- Opening Delimiter -
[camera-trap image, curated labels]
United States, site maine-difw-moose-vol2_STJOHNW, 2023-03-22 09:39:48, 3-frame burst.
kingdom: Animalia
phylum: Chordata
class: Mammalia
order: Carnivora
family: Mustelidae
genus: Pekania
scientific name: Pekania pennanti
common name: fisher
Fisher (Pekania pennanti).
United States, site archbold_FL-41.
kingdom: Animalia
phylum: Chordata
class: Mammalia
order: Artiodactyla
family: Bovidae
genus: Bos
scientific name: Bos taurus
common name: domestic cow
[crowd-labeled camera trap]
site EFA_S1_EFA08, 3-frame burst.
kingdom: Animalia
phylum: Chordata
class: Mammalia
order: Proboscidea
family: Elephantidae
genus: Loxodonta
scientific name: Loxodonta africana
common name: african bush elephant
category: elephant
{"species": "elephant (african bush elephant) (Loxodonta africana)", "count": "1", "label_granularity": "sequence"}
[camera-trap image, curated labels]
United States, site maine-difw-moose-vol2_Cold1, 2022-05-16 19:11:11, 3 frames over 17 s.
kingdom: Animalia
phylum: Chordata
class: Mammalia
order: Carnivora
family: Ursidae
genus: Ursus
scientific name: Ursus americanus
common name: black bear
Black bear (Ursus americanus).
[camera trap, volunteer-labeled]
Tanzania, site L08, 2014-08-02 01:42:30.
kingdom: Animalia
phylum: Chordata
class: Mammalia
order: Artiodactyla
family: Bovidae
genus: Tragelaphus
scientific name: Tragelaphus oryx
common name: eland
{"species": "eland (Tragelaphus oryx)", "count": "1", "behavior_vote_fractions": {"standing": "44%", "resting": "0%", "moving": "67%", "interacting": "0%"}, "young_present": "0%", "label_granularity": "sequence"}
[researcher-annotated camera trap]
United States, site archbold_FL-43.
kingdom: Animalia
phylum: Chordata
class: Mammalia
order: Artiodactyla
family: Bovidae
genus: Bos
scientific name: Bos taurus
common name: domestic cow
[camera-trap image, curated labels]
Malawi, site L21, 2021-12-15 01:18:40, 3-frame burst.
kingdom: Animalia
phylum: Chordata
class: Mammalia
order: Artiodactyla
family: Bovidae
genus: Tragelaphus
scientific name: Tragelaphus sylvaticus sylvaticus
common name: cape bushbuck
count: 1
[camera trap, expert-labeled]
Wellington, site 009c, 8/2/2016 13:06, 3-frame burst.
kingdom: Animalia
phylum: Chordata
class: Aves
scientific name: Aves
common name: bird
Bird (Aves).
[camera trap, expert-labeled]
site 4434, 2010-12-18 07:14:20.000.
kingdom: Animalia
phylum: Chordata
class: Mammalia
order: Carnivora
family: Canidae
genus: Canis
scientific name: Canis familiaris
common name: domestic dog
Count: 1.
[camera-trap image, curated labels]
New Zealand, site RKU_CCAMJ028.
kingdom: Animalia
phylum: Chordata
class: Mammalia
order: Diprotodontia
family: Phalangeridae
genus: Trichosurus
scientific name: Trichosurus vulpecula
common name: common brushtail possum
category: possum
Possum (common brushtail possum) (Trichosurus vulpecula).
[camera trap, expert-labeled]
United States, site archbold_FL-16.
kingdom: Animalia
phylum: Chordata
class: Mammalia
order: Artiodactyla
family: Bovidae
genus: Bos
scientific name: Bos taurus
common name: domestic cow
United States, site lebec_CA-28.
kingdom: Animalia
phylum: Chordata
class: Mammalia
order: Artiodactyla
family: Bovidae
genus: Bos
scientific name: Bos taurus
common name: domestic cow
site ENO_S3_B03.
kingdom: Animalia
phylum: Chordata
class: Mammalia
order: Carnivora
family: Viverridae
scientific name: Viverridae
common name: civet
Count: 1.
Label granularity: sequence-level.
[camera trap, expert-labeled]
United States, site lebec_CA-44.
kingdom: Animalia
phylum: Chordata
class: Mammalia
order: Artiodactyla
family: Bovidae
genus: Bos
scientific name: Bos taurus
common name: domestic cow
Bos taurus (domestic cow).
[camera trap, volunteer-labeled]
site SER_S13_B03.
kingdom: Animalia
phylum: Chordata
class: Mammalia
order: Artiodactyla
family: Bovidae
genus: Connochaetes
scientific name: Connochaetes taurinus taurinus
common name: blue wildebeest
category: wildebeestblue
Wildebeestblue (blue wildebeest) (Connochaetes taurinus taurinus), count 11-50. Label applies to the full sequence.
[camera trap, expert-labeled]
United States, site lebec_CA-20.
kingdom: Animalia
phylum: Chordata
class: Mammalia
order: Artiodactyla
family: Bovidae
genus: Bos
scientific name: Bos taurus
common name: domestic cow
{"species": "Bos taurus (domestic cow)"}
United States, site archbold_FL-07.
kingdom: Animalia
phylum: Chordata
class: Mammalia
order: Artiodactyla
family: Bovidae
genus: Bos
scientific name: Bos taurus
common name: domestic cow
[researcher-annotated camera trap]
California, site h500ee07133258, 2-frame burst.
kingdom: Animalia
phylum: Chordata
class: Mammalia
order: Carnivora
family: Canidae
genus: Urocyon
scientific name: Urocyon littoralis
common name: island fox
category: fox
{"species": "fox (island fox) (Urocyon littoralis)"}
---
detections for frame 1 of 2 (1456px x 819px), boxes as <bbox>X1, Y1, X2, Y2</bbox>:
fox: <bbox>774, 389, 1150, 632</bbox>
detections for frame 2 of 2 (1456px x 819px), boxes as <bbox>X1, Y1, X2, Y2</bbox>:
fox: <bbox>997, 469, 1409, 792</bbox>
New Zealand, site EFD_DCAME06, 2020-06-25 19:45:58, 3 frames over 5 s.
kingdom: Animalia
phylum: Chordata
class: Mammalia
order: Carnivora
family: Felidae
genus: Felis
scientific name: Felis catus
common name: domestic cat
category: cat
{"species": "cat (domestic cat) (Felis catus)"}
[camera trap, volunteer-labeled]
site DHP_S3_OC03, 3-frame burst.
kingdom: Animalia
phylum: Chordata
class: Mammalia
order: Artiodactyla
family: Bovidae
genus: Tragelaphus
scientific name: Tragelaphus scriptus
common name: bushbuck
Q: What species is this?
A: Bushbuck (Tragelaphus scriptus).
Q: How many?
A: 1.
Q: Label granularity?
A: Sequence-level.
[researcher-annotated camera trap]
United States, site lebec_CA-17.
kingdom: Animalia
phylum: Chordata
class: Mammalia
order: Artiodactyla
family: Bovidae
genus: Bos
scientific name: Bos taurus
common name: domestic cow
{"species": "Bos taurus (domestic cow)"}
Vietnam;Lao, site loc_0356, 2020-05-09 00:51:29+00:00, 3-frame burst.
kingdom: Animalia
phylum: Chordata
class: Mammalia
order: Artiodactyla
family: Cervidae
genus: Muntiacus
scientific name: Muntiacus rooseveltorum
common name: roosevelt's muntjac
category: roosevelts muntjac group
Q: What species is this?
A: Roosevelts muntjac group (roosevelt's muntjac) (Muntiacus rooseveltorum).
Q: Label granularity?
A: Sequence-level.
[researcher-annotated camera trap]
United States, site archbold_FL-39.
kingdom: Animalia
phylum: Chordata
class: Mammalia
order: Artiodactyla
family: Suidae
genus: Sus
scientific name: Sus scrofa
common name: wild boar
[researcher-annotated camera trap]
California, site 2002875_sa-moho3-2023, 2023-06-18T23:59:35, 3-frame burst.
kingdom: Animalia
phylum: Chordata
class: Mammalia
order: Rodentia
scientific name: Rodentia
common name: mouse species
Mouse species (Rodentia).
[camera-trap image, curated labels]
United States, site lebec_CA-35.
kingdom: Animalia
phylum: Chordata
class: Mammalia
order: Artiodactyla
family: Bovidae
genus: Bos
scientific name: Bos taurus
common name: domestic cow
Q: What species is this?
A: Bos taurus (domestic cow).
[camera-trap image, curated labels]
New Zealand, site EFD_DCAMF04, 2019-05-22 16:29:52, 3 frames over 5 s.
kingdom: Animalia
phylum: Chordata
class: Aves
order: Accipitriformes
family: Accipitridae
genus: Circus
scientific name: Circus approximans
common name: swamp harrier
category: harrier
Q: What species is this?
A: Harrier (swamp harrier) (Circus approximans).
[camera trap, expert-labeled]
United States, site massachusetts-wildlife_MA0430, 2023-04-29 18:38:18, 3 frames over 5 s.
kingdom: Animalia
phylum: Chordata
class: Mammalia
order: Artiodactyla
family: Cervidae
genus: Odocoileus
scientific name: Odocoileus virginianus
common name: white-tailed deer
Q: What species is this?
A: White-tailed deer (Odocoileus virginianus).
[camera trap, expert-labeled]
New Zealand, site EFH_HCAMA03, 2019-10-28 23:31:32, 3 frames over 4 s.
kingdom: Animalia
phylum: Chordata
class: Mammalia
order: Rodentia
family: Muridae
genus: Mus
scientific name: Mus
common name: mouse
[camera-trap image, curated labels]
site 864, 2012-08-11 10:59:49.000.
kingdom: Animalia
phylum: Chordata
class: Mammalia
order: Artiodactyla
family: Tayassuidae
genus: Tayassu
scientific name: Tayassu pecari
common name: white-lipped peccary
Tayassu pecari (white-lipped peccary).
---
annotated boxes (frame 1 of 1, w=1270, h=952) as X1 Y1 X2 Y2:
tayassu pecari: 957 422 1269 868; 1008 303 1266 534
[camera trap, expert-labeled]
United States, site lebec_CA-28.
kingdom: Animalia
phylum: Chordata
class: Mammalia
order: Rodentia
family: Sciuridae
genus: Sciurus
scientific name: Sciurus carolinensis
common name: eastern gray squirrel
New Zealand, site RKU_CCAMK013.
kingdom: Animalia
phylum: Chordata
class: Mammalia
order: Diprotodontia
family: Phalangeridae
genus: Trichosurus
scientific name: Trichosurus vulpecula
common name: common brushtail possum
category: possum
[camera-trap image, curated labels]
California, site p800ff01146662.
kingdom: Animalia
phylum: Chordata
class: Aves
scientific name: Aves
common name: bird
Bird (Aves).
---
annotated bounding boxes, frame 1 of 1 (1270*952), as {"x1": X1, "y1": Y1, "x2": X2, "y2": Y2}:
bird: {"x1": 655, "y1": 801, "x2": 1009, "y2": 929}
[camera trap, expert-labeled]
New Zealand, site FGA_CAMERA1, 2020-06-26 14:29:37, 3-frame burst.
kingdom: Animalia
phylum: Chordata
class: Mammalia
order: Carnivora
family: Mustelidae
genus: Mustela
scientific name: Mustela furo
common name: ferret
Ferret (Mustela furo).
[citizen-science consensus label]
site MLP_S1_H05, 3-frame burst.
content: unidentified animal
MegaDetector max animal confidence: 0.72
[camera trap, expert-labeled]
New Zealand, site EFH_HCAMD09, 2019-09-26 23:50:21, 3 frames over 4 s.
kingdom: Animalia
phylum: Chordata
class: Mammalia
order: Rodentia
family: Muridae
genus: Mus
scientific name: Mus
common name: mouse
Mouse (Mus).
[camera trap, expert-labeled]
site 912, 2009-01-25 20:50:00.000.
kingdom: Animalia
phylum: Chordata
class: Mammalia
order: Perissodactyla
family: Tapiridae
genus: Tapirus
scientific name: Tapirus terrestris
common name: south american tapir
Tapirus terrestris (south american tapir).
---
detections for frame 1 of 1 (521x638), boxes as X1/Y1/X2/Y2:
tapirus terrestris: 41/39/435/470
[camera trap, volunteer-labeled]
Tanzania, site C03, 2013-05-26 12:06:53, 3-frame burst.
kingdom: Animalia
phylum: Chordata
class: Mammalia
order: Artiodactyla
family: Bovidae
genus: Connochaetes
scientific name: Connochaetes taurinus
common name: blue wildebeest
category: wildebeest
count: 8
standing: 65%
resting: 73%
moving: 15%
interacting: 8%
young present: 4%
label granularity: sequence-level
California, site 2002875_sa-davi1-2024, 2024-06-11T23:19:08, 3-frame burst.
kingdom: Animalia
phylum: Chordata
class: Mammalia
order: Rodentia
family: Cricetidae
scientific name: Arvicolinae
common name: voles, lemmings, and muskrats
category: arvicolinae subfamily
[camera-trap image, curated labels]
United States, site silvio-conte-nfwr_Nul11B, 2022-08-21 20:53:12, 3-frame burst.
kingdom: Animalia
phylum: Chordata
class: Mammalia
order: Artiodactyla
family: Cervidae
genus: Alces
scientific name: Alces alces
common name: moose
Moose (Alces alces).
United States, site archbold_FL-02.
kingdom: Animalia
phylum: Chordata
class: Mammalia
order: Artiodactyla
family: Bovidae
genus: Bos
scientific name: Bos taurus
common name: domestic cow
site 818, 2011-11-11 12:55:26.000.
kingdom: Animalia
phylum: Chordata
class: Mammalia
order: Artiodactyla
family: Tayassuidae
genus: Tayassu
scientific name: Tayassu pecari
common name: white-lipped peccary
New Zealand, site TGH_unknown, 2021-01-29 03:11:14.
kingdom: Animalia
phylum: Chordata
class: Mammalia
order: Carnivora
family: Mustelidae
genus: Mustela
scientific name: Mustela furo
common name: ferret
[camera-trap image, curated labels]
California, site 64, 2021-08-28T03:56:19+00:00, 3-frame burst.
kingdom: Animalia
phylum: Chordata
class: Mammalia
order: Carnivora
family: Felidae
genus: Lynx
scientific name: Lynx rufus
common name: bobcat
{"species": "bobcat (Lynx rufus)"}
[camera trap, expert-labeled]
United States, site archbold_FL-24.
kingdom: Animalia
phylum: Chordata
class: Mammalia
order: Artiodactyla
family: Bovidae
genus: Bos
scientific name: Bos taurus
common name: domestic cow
- Closing Delimiter -
▶ **Activity**:
What you should output is every line of the records above, from the first through the line containing "family: Ursidae", unchanged.

▶ **Task answer**:
[camera-trap image, curated labels]
United States, site maine-difw-moose-vol2_STJOHNW, 2023-03-22 09:39:48, 3-frame burst.
kingdom: Animalia
phylum: Chordata
class: Mammalia
order: Carnivora
family: Mustelidae
genus: Pekania
scientific name: Pekania pennanti
common name: fisher
Fisher (Pekania pennanti).
United States, site archbold_FL-41.
kingdom: Animalia
phylum: Chordata
class: Mammalia
order: Artiodactyla
family: Bovidae
genus: Bos
scientific name: Bos taurus
common name: domestic cow
[crowd-labeled camera trap]
site EFA_S1_EFA08, 3-frame burst.
kingdom: Animalia
phylum: Chordata
class: Mammalia
order: Proboscidea
family: Elephantidae
genus: Loxodonta
scientific name: Loxodonta africana
common name: african bush elephant
category: elephant
{"species": "elephant (african bush elephant) (Loxodonta africana)", "count": "1", "label_granularity": "sequence"}
[camera-trap image, curated labels]
United States, site maine-difw-moose-vol2_Cold1, 2022-05-16 19:11:11, 3 frames over 17 s.
kingdom: Animalia
phylum: Chordata
class: Mammalia
order: Carnivora
family: Ursidae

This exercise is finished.